Assignment
Among the entries below, extract exactly the lines that run from the one with "scientific name: Martes americana" through the one with "category: possum", both ends included.

Information given
● ● ●
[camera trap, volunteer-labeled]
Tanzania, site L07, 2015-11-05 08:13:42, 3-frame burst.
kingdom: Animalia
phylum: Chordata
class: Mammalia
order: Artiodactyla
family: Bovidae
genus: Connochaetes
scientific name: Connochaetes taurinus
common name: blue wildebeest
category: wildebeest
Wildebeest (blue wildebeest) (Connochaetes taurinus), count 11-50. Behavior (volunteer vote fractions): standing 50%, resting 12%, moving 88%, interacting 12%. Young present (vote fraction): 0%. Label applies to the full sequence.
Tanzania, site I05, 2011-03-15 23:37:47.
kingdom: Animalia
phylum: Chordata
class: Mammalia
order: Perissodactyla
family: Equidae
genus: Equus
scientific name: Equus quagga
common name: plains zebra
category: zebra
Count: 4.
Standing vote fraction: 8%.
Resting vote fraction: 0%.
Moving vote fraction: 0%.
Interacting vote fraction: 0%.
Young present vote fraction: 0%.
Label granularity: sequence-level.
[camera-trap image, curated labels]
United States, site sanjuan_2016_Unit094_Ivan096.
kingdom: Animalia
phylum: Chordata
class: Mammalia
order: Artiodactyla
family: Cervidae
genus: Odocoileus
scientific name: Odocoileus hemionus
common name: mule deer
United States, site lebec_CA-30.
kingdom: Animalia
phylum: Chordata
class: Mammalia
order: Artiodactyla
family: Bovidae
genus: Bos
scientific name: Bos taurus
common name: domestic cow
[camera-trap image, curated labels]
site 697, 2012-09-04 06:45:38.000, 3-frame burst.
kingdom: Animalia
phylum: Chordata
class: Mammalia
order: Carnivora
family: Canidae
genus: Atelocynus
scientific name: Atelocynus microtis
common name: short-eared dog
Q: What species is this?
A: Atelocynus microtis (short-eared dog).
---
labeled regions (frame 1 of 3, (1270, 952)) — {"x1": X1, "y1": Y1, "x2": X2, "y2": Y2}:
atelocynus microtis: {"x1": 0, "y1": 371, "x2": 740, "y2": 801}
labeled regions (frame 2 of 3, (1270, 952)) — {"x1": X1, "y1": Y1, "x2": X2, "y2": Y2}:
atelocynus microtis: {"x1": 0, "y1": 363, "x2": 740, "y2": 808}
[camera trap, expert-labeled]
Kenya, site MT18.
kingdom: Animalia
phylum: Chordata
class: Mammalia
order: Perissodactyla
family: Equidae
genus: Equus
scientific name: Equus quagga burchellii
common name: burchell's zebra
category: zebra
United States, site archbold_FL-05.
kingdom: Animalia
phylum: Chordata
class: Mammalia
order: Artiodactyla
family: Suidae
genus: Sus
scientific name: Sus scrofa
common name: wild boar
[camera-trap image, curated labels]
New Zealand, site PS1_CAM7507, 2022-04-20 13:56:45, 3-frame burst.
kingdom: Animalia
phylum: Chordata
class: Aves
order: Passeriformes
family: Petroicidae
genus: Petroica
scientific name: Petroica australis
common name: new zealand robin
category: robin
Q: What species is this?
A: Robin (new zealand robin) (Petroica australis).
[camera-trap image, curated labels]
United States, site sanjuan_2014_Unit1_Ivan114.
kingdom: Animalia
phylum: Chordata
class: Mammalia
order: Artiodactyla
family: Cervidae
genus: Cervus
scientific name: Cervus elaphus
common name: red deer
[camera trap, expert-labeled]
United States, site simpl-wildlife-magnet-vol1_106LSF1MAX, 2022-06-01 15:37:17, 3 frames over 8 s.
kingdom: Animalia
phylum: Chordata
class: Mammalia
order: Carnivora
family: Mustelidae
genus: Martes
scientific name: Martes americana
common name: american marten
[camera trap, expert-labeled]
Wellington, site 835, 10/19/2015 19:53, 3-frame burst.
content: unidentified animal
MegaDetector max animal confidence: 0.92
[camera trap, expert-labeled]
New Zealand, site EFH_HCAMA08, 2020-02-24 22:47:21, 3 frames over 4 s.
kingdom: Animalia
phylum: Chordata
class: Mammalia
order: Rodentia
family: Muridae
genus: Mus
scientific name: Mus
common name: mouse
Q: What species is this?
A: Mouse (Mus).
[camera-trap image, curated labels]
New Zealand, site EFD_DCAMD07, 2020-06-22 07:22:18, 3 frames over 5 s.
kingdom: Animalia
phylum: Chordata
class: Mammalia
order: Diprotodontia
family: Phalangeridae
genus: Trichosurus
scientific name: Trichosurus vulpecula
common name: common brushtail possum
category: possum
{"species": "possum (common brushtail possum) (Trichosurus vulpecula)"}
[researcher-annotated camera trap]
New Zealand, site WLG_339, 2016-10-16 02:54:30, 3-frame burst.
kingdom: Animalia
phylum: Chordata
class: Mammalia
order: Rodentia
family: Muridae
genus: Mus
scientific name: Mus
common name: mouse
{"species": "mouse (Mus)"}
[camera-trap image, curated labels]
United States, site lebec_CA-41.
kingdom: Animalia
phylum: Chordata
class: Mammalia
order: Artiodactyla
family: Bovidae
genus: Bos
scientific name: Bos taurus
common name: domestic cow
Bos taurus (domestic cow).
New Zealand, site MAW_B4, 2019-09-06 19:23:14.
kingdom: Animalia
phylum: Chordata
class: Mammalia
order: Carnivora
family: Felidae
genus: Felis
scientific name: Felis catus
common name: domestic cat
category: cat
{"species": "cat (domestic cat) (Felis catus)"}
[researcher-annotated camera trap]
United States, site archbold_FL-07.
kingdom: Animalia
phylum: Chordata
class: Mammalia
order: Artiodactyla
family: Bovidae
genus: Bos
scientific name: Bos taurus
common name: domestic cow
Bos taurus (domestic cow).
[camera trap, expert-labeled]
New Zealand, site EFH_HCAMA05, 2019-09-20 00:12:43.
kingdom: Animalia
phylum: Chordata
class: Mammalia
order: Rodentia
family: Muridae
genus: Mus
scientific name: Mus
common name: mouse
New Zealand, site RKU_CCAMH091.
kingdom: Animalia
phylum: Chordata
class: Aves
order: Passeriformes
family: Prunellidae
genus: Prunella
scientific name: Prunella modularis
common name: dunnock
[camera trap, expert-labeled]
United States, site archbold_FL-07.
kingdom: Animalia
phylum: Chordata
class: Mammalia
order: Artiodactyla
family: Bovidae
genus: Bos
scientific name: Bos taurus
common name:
● ● ●
Response
scientific name: Martes americana
common name: american marten
[camera trap, expert-labeled]
Wellington, site 835, 10/19/2015 19:53, 3-frame burst.
content: unidentified animal
MegaDetector max animal confidence: 0.92
[camera trap, expert-labeled]
New Zealand, site EFH_HCAMA08, 2020-02-24 22:47:21, 3 frames over 4 s.
kingdom: Animalia
phylum: Chordata
class: Mammalia
order: Rodentia
family: Muridae
genus: Mus
scientific name: Mus
common name: mouse
Q: What species is this?
A: Mouse (Mus).
[camera-trap image, curated labels]
New Zealand, site EFD_DCAMD07, 2020-06-22 07:22:18, 3 frames over 5 s.
kingdom: Animalia
phylum: Chordata
class: Mammalia
order: Diprotodontia
family: Phalangeridae
genus: Trichosurus
scientific name: Trichosurus vulpecula
common name: common brushtail possum
category: possum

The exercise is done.